Incontables aconteceres bélicos sucedieron a Salto durante el siglo pasado (XIX),
hasta que tantas decisiones logradas por la fuerza, se acabaron con el año
cuatro (1904). Sin embargo, ni el ruido de las armas ni el olor a pólvora
cercana, hizo cambiar la elaboración del espíritu civilista de Salto, que
jamás, en aquellos bravos tiempos, antepuso la espada al crescendo
espiritual, al empuje cultural de sus hijos, al destino de un pueblo
industrioso, que si bien participaba de las tremendas contiendas políticas
no perdió de vista nunca el deseo de progresar con el trabajo y sobre todo
con el cultivo del intelecto.
En
el pasado de Salto y como elementos formativos debemos señalar hechos y
circunstancias, muchos de ellos, detalles que a veces se escapan, pero sobre
todo, debemos señalar: la inmigración, la cultura y la actividad industrial
y comercial.
Estos tres componentes dieron la fisonomía peculiar tan llena de cosas
gratas, tan plena de buenos recuerdos, tan segura ya de su porvenir.
II
No citemos ya a
las primeras familias que formaron aquel poblado que erigió el Mariscal
José Joaquín de Viana; citemos sí, a algunos indios que se fueron acercando
al pueblo doblegando su altivez con una mansedumbre propia del que necesita
comida a cambio de fáciles menesteres; citemos al hacendado riograndense
que, empujado por las luchas emancipadoras del Estado de Río Grande del
Sur, atravesaban nuestras fronteras como una puerta abierta cualquiera,
dentro de su propia casa, tomaban una gran suerte de tierra, juntaban
ganado disperso en las cuchillas y formaban sus lotes para erigir fortunas.
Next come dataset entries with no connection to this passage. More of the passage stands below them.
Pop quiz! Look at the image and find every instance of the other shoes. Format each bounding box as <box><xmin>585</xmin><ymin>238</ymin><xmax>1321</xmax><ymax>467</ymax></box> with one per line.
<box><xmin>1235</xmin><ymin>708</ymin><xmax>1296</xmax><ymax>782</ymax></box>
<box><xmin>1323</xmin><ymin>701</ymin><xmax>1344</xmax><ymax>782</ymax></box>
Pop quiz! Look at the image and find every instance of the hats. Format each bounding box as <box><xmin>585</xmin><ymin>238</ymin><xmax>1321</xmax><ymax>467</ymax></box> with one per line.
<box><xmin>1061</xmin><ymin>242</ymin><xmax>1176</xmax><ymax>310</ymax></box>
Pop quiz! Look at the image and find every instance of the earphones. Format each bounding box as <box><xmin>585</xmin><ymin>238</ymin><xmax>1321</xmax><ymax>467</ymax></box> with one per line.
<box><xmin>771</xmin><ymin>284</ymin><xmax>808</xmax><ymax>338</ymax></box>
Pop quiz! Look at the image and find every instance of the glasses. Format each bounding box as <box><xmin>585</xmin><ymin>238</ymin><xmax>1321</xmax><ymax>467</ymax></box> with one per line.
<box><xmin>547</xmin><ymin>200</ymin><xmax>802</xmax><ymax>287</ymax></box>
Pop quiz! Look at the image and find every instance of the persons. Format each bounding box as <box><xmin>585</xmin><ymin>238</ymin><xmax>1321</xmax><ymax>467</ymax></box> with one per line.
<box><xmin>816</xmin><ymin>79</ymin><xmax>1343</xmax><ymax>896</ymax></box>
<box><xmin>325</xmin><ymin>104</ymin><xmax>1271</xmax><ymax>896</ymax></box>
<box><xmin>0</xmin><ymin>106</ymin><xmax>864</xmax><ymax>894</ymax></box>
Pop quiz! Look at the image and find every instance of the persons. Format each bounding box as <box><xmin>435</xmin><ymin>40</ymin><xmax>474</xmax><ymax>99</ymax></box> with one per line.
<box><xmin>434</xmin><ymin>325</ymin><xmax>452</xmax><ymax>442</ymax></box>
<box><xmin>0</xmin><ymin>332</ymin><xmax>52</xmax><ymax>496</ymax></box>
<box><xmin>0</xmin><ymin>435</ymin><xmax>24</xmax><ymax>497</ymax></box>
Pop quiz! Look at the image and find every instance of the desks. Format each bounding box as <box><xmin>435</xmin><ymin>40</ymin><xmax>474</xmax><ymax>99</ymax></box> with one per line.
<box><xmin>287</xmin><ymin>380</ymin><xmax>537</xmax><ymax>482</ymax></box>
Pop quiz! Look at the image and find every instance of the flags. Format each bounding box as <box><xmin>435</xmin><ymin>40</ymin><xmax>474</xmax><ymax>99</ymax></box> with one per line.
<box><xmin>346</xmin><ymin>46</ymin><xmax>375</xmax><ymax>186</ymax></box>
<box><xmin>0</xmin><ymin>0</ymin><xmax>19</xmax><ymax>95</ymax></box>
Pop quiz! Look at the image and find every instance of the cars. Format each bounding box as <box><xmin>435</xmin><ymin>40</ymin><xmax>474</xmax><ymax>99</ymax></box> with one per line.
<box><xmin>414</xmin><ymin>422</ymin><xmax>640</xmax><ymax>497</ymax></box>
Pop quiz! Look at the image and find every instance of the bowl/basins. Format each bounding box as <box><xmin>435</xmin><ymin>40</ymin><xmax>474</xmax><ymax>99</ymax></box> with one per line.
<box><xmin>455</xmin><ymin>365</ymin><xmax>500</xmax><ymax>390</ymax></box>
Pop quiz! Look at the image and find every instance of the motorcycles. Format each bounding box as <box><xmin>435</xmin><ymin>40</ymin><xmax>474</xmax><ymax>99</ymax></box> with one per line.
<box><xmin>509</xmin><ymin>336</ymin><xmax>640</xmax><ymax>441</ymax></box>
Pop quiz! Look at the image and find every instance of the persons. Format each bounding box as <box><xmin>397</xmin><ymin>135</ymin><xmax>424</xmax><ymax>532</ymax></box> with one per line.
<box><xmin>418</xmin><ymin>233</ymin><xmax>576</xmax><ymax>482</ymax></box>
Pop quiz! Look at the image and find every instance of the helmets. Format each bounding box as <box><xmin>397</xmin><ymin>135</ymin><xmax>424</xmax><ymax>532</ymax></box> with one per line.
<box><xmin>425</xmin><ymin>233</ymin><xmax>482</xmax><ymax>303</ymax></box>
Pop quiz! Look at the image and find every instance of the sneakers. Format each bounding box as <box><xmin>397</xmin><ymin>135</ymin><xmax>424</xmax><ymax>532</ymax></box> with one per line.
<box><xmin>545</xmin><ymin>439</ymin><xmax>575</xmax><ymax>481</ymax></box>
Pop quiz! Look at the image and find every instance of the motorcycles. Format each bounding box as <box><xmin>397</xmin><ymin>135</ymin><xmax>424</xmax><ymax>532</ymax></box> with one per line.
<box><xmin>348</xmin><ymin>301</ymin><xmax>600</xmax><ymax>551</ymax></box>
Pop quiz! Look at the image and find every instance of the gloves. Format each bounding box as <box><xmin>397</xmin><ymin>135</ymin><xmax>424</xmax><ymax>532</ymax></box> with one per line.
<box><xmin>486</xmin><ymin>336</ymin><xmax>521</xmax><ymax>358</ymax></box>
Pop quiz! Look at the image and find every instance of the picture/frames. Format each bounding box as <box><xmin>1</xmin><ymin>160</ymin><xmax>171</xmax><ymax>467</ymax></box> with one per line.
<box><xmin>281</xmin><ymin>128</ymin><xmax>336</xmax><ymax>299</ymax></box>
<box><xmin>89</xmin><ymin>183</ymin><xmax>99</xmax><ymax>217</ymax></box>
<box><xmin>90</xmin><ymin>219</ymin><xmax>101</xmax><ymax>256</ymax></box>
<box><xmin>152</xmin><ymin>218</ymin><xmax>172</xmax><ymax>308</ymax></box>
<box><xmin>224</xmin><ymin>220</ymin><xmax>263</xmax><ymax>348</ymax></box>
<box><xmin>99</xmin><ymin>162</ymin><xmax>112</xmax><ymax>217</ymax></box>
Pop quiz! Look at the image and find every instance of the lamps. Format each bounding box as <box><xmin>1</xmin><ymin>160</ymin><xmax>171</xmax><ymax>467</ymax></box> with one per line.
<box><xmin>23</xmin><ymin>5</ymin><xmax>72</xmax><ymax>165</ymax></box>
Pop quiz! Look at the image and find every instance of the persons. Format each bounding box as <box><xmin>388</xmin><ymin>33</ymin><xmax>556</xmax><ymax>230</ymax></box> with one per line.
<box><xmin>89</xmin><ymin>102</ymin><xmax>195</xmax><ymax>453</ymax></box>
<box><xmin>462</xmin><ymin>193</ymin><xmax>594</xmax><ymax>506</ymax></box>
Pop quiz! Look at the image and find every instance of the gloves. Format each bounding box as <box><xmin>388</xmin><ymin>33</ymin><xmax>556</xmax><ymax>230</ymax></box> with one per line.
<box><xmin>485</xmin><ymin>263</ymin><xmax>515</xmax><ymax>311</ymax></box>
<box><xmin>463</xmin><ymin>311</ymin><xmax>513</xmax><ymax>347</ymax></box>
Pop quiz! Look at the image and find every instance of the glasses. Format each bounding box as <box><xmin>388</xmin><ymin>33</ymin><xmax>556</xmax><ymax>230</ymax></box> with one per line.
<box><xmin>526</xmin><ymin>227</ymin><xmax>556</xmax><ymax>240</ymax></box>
La villa del Salto era la recalada obligada de esos estancieros que por
muchos motivos necesitaban el pueblo, y establecían su domicilio de
temporada en la villa. Con estos hombres vinieron familias enteras de negros
esclavos que hasta hace cincuenta años, o quizás menos, conservaron su
espíritu de temor a su dueño – a su patrón – y continuaron hablando con
reminiscencias de lenguas africanas y acento portugués.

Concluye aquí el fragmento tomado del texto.